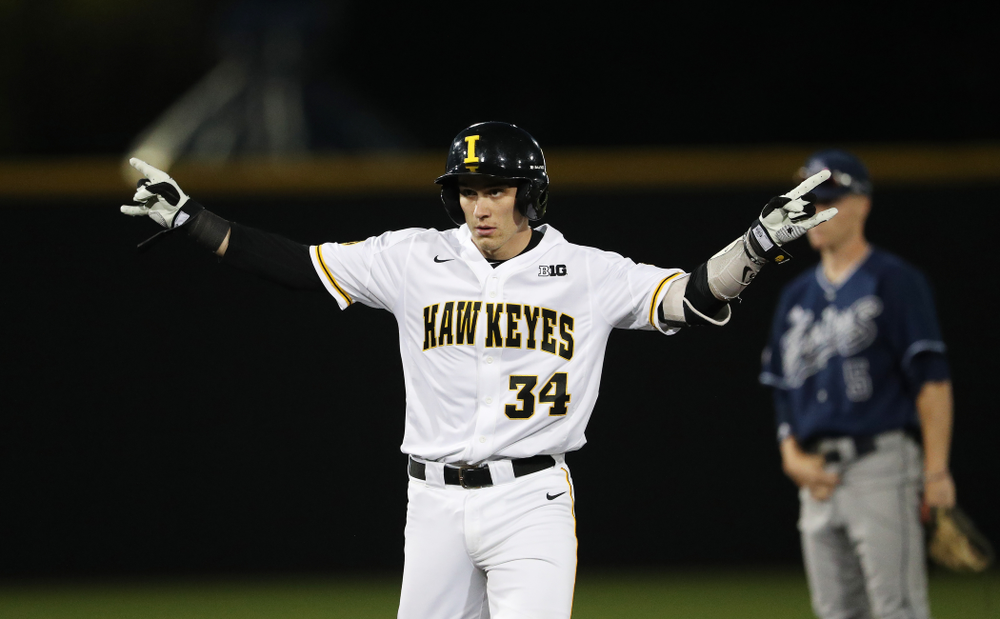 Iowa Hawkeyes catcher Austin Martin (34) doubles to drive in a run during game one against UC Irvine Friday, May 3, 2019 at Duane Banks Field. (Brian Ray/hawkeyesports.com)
#####
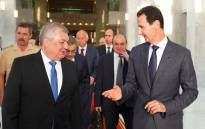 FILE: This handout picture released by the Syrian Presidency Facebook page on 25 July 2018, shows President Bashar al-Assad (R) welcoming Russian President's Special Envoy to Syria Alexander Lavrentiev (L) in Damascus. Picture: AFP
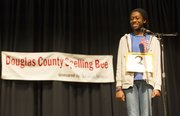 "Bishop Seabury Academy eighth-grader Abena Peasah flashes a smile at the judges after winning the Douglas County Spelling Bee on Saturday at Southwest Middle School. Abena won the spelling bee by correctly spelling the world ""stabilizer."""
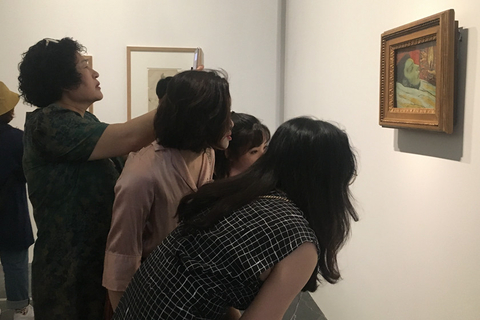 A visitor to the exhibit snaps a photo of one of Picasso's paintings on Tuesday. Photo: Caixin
#####
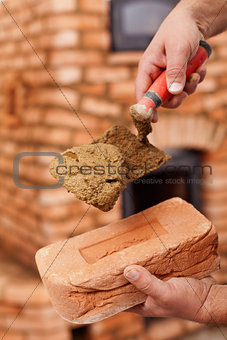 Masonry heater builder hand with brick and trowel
#####
Requirement:
Since the pictures are not part of the copy, please transcribe only the lines above from the one with "FILE: This handout" through the one with "A visitor to", exactly and with both ends.

Task result:
 FILE: This handout picture released by the Syrian Presidency Facebook page on 25 July 2018, shows President Bashar al-Assad (R) welcoming Russian President's Special Envoy to Syria Alexander Lavrentiev (L) in Damascus. Picture: AFP
 "Bishop Seabury Academy eighth-grader Abena Peasah flashes a smile at the judges after winning the Douglas County Spelling Bee on Saturday at Southwest Middle School. Abena won the spelling bee by correctly spelling the world ""stabilizer."""
 A visitor to the exhibit snaps a photo of one of Picasso's paintings on Tuesday. Photo: Caixin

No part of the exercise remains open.